Planned Parenthood Federation of America (PPFA) and Planned Parenthood Action Fund (PPAF) seeks a dynamic and effective Network Security Engineer/Architect. This job reports directly to the Sr. Dir, Security Operations in the Information Security division of PPFA. The Office of Information Security provides the strategy and implementation of the information security program that safeguards the data entrusted to Planned Parenthood by its patients, supporters, donors and staff.
- The Network Security Engineer/Architect will work within a multi-disciplined team to support the Information Security Operations and Security Architecture domains by providing engineering expertise on end to end networking security infrastructure, including on-prem and cloud-based environments, physical and virtual security products, Next Generation Firewalls, CASB/SASE frameworks, as well as the DevSecOps initiatives, while following network security architecture standards and best security practices. This role adapts programs/policies to deliver a portfolio of projects and services. This role captures specific aspects of the customers’ needs or operational environment to ensure optimal project design/delivery.
- The Network Security Engineer/Architect will have primary responsibility for deploying and configuring Next Generation (Palo Alto) Firewalls to include implementing and adjusting firewall/networking policy rules, web proxies/DNS filters, cloud/host network security controls, traffic capture/logging, CASB/SASE configurations and other security-related constructs at the network layer and cloud environment level. Additionally, they will manage both AWS and Google security configurations, as well as overall network vulnerability management, along with identifying and providing recommendations for resolving security concerns related to the network environment, and will support security architecture networking priorities according to the security architecture roadmap.

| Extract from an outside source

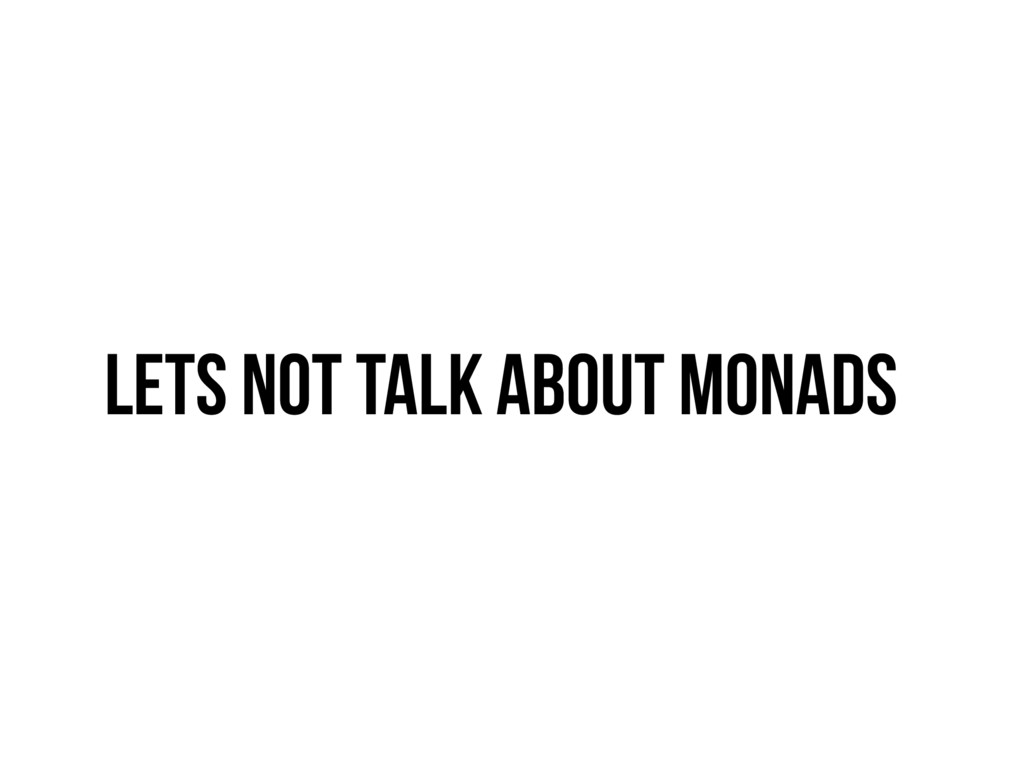 Lets not talk about monads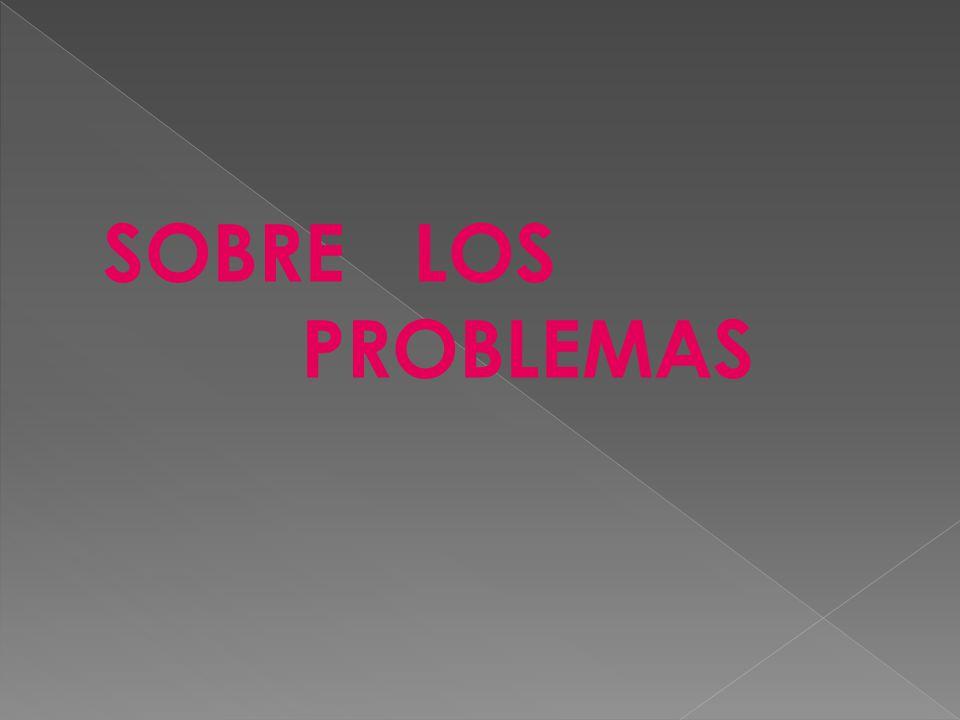 SOBRE LOS PROBLEMAS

This role will support optimal delivery through adapting procedures and may affect quality project/service delivery.
- The engineer will also support in the development and management of information security operations, maintenance activities, written policy and SOP’s, and assists in the design/implementation of emergency/incident response processes and BCP/DR network redundancy.
- The engineer is responsible for developing security control implementation plans and coordinating the development of advanced security network initiatives or access control mechanisms that can be implemented on security systems such as intrusion prevention/detection systems, firewalls, routers or endpoints in response to new or observed threats within the enterprise.
- The engineer will leverage working knowledge of security and security tool technologies to improve the security posture and will provide leadership and guidance in identifying current tool capabilities and improvements that can be applied to their configuration through configuration tuning or improved processes.
- At the direction of the Security Architecture Director, will successfully complete Security Architecture prioritized deliverables.
- The engineer will implement and adjust both AWS & GSuite configurations in accordance with AWS/GSuite security best practices including AWS/GSuite HIPAA configuration requirements.
- The engineer will assist in audits, surveys and assessments and maintain security-related procedures applied to new and ongoing network services and security architecture priorities.
- The Network Security Engineer/Architect will engage with all team members in Information Security, IT Operations, DevSecOps, Architecture, Information Technology, PPFA strategic business partners, and management staff within PPFA.
- Work closely the security team to establish prevention, detection, and mitigation techniques to protect the core networking system capabilities
- Vendor relationship management with key networking vendors, MSP and MSSP providers.
- Collaborate with colleagues and clients while reflecting empathy of perspectives, identifying recognition of mutual/complementary interests
Knowledge, Skills and Abilities (KSAs)
- Reports to the Sr. Dir, Security Operations and will work closely with Sr. Director, Security Architecture. BA or BS in Information Security, Information Assurance, Computer Science, Engineering or related field.
- 5+ Years’ experience in Information Security Networking, Engineering and Architecture roles
- Hands-on implementation and troubleshooting experience configuring Palo Alto and other Next Generation Firewalls (NGFW’s) - along with experience in SDN/SD-WAN and Secure Access Service Edge (SASE) platforms.
- Possess Palo Alto certifications i.e. Palo Alto Networks Certified Network Security Administrator (PCNSA) or Palo Alto Networks Certified Network Security Engineer (PCNSE) preferred.
- Hands-on experience with and knowledge of IT security architecture and design (e.g., firewalls, IPS/IDS systems, CASB/SASE, virtual private networking, virus protection technologies, LAN/WAN design, cloud security platforms (AWS,Azure, Google) and/or general internetworking technologies)
- Full understanding of IP network and security engineering
- Knowledge of threat and vulnerability analysis, routing protocols, routing, intrusion detection systems, intrusion protection systems, Domain Name Service, and network traffic analysis.
- Ability to write concise analytical reports and assessments.
- Ability to write / diagram network & cloud infrastructure topologies.
- Strong written and verbal communication skills including the ability to explain technical matters to a non-technical audience.